Bachelor of Science in Accounting

MISSION OF ACCOUNTING PROGRAM
The mission of the undergraduate accounting program is to provide a high quality accounting education, through teaching, intellectual contributions, professional interaction and service, for the culturally diverse and multi-ethnic populations of Baltimore and other urban centers in the state and nation. The primary aim of the program is to prepare students for entry level careers in all areas of accounting including public accounting, private industry, federal, state and local governments and non-profit organizations. The program also seeks to prepare students for further study at the graduate level. While quality teaching is central to the program's mission, it recognizes the interrelationship among quality teaching, research and service. The program seeks to ensure that the intellectual output, professional interaction and public service of faculty enhance the instructional component of the program's mission.

Source records:
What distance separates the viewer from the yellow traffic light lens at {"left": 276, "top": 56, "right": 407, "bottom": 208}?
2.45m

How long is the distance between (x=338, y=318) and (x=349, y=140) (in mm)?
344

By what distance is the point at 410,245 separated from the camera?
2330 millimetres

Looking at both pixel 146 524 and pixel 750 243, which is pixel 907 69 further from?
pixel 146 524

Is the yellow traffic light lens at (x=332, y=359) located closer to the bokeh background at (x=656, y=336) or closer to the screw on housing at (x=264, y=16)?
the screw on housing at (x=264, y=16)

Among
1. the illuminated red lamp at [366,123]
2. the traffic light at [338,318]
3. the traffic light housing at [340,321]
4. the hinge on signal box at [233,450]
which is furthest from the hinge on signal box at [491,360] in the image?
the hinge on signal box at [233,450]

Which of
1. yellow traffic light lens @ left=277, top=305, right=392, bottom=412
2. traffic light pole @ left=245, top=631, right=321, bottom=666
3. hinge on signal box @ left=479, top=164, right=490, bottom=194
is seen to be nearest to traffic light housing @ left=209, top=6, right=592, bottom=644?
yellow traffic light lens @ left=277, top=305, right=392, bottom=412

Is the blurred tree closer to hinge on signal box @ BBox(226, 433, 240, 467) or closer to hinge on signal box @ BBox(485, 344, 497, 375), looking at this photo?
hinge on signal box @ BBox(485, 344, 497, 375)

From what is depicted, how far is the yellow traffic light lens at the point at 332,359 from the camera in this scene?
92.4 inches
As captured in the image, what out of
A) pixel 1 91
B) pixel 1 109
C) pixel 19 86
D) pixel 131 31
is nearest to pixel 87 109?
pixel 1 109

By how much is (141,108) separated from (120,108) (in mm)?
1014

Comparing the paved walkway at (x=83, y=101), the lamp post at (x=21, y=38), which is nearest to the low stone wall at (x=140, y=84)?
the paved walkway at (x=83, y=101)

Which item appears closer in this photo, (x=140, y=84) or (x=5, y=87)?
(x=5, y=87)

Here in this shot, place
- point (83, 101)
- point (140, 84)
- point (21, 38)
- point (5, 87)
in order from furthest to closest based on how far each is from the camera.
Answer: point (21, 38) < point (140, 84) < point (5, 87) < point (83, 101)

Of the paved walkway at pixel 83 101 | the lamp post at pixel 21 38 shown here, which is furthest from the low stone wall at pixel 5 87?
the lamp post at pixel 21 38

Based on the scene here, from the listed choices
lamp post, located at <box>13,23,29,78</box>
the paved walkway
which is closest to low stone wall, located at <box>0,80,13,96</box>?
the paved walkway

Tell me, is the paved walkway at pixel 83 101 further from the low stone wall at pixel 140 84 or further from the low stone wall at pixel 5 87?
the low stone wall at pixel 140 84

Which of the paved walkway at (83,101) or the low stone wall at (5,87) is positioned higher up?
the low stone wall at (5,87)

Instructions for the task:
Carry on the accounting program description above from its final sentence.

Response box:
OBJECTIVES OF THE ACCOUNTING PROGRAM
The accounting program, along with Morgan State University's strong liberal arts foundation and comprehensive business requirements, provides a broad educational base that qualifies students for a variety of careers and development opportunities. The accounting program provides students with the technical and professional knowledge needed for entry level positions in all areas of accounting, and develops and enhances the skills needed for overall success in business careers including critical thinking skills, technological skills, communication and interpersonal skills, and problem solving skills.

The program also provides students with exposure to global, political, social, legal, regulatory, ethical and environmental issues as they relate to business and accounting. It offers a well rounded business education and accounting foundation sufficient for future career growth and further educational development.

For students interested in becoming Certified Public Accountants (CPAs), the program offers the specific courses required by the state of Maryland to sit for the CPA examination.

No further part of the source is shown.